### Okuma Parçası
○ ○ ○
Ninni de ninni uyusun da uyanmasın

Geçmişte teknoloji bugünkü gibi gelişmiş olmadığından işler farklı usullerle yürütülürdü. Bunun içindir ki insanlar daha çok çalışıp yorgun düşerdi. Gelecek gün dinç olmak için dinlenmek üzere erken yatılır erken kalkılırdı.
Çocuklar için ise biraz daha farklı idi. Yavrularımızın yaramazlıkları, uyumamaktaki ısrarları ise anne ve ninelerin anlattıkları masallarla aşılırdı. Demek olan o ki büyükler yorgunluktan, küçükler ise masallardan dolayı uyur kalırlardı.
Günümüzde ise teknolojinin gelişmesiyle birlikte haneler aydınlandı, evlere televizyonlar girdi. Artık masalcı anne ve ninelerimizin yerini küçükler için çizgi filmler, büyükler için siyasetçiler aldı. İnsanlarımız bunlarla esner ve uyur oldu.
Değişen bu durum sonucu sabahları bırakın erken kalkmayı kalkılamaz olundu. Zoraki kalkanlar da yorgun olup, büyükler işlerinde gergin ve verimsiz, çocuklar ise derslerde uyuklar oldu.
Durumun farkına varıp, halkın uyumasında fayda mütalaa eden siyasiler ise onlarca kanaldan siyasi masallar anlatarak insanları uyutmaya devam ediyor.
○ ○ ○
### Veri Satırları
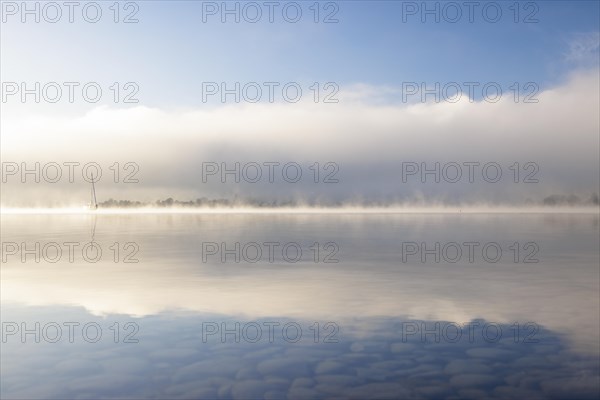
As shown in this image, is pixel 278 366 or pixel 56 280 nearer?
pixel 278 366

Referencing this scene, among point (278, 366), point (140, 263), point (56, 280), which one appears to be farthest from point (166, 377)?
○ ○ ○
### Görevin Amacı
Okuma parçasına göre şu ifadelerin her birinin doğru olup olmadığını belirtiniz. Her cevabı "Evet" ya da "Hayır" ile veriniz ve karara esas olan sözleri parçadan aynen aktarınız.
1. Geçmişte insanlar ertesi gün dinç olmak için erken yatardı.
2. Günümüzde çocuklar derslerde uyuklar hâle gelmiştir.
3. Televizyonun evlere girmesiyle insanlar sabahları daha erken kalkar oldu.
Yalnızca okuma parçasındaki bilgilere dayanınız.

### Beklenen Çıktı
1. Evet: "Gelecek gün dinç olmak için dinlenmek üzere erken yatılır erken kalkılırdı."
2. Evet: "çocuklar ise derslerde uyuklar oldu."
3. Hayır: "sabahları bırakın erken kalkmayı kalkılamaz olundu."